Научив своего хозяина писать, Скептик стал медленно диктовать ему басни Эзопа про животных. Иногда Скептик пробовал сам придумывать басни. Он рассказывал об улитке, о белке, о жаворонке, парящем над улиткой, о быстроногом коне, после каждых выигранных скачек мечтавшем превратиться в улитку. Штомма записывал басни в школьную тетрадь в линеечку, но читать свои записи не мог. Лизбет Штомма тоже слушала, когда Скептик своими рассказами старался убить время, но никто не мог бы сказать, что именно она слышала, слышала ли она больше того, что рассказывалось, или вообще что-то другое.

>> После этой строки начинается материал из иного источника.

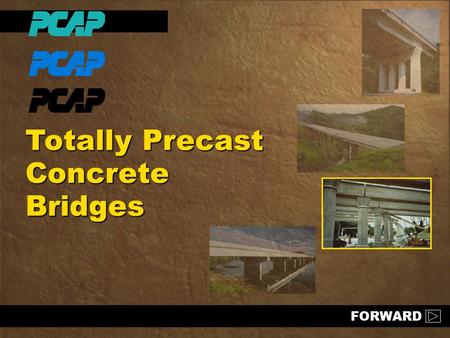 Totally Precast Concrete Bridges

После вторжения на Балканы и незадолго до начала вторжения в Россию запас басен о животных у Скептика иссяк, и он стал пересказывать тексты Ливия, Плутарха и Геродота. Витебск и Смоленск пали, и Скептик начал рассказывать об Александре Македонском, Ганнибале и Наполеоне. Когда немецкие дивизии взяли Киев, но застряли в снегу под Москвой, Скептик обрек на гибель Александра и Ганнибала, разжег большой пожар в Москве и в жутких красках расписал отступление Наполеона. Погнав остатки наполеоновской армии вместе с кучкой добровольцев из Данцига и Диршау, с остатками батальона Липпе и разрозненными польскими легионерами через Кашубию, и заставив их ютиться в монастырских хлевах в Картхаузе, ему удалось зародить сомнение в блицпобедах немецкого оружия; вместе с тем он успешно убивал время, про которое говорят, будто оно особенно тяжко гнетет на равнинной местности.

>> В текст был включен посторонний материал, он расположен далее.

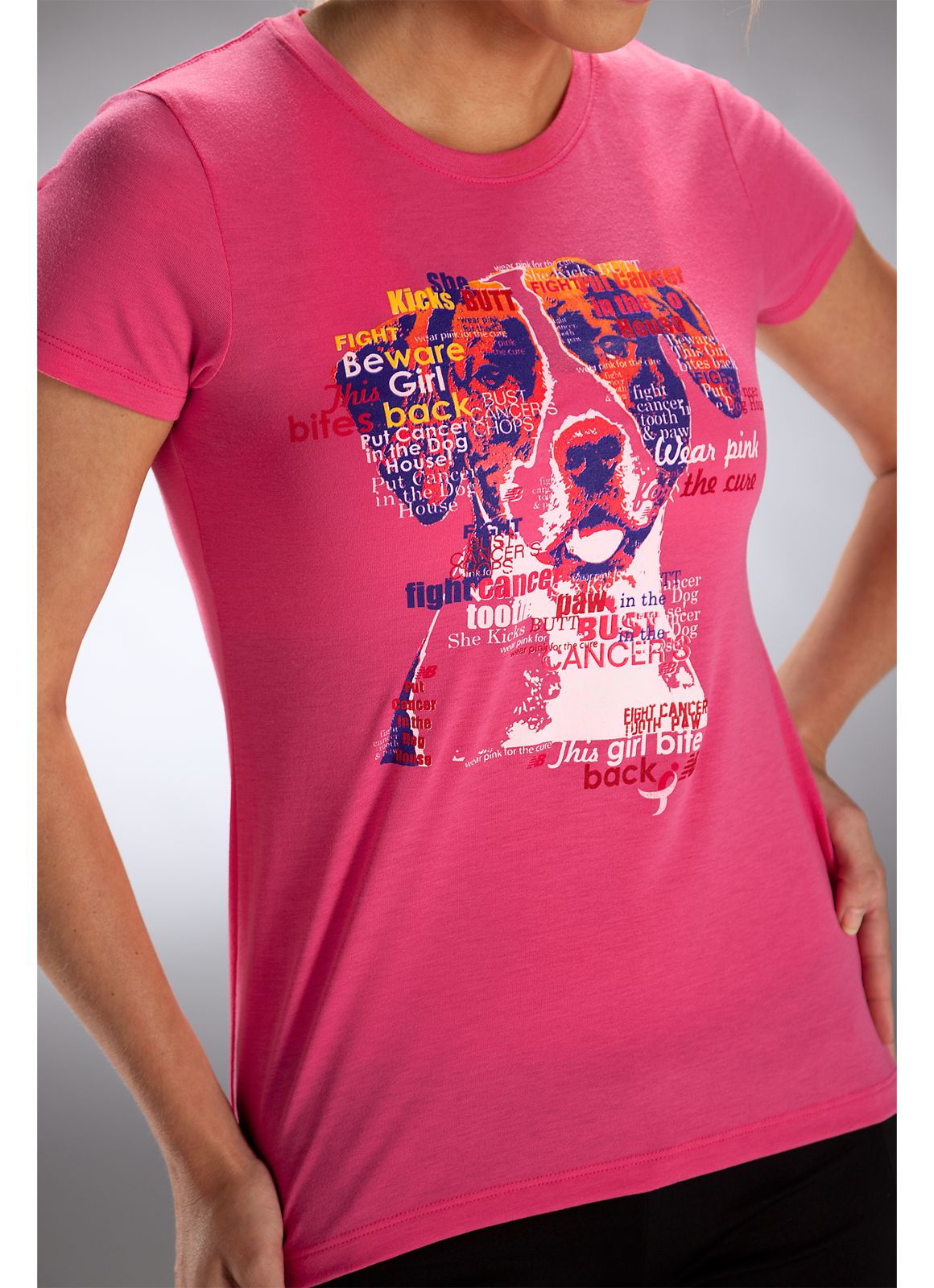 Lace Up Bites Tee, Magenta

Когда я на предвыборных собраниях рассказываю о песочницах, в которых задним числом выигрываются или отыгрываются проигранные войны и потерянные провинции, многие слушают, иронично склонив голову набок: это они и есть — игроки в песочек. Поскольку я родом из Данцига и знаю, что потерял, я вправе так говорить Скептик со мной согласится: там было хорошо. Совсем другие облака. Белый снег. Поездки на пароходе через Фишербабке в Кальте Херберге. Башни и башенки: серо-зеленые и кирпично-красные. Два фарверковых пакгауза фирмы «Райфайзен» на берегу Мотлау. И бывший амбар на Маузегассе, где старые запуганные евреи в лапсердаках все еще надеются…

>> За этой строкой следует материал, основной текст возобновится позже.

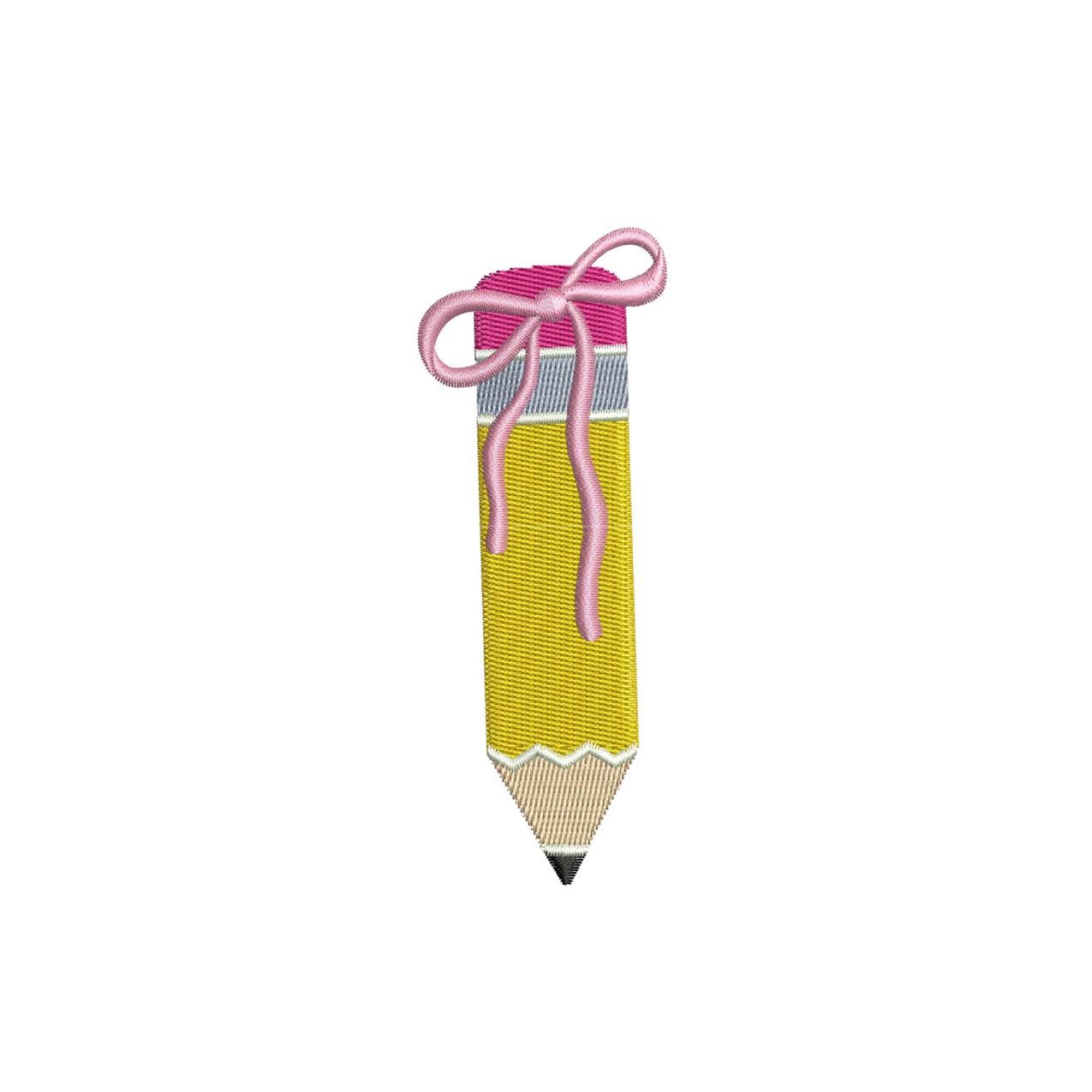Pencil Icon Embroidery Design Back To School Machine Embroidery File Gift Teacher Embroidery File Small PES Pencil Motif Embroidery File DST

Наслушавшись вдоволь рассказов Скептика, Штомма и его дочь оставили его в покое. Теперь он лежит без сна в своем подвале. Он собирает обломки былого, заглядывает в амбарные окна, бегает на коньках с учениками в сторону Крампица, то и дело катит на велосипеде по Мильхканненбрюке, по запутанным улочкам Старого города и — никуда не сворачивая — выбирается на дорогу в Картхауз. Деятельный бег ото сна. Правда, прыгающих улиток удается вообразить, но воображаемая улитка прыгает только в сравнении со скользящей улиткой, которую придумывать незачем. Даже если бы Скептику удалось (ради милой его сердцу Утопии) вывести прыгающих улиток, новый темп свидетельствовал бы лишь об одном: быстрее-то они быстрее, да только перепрыгнутые отрезки не желают поспешать.
Только под утро, когда затяжной дождь добрался и до подвала, Скептик забылся сном.
Я знаю это от д-ра Лихтенштайна, который цитирует дневник торговца Бертольда Вартского: в понедельник, 26 августа 1940 года, начался выезд последних евреев из Данцига. 527 человек из богадельни на Мильхканненгассе, из бывшего амбара на Маузегассе и из переполненных частных квартир — на Тепфергассе, в Пфеферштадте, на Штайндамме, Хундегассе, у кашубского базара, — собрались в четыре часа пополудни около портовой столовой на Фуксвалле. Многие жильцы частных квартир не имели продовольственных карточек и прибыли без провианта. Оберштурмфюрер СС Абромайт и его помощники разделили всех на группы. Отъезжающим пришлось сдать все наличные деньги. После чего группы по пятьдесят человек двинулись по Вальгассе, Шихаугассе, через Шихаускую колонию к новой грузовой платформе на территории верфи — сплошь одни старики, поэтому процессия двигалась медленно.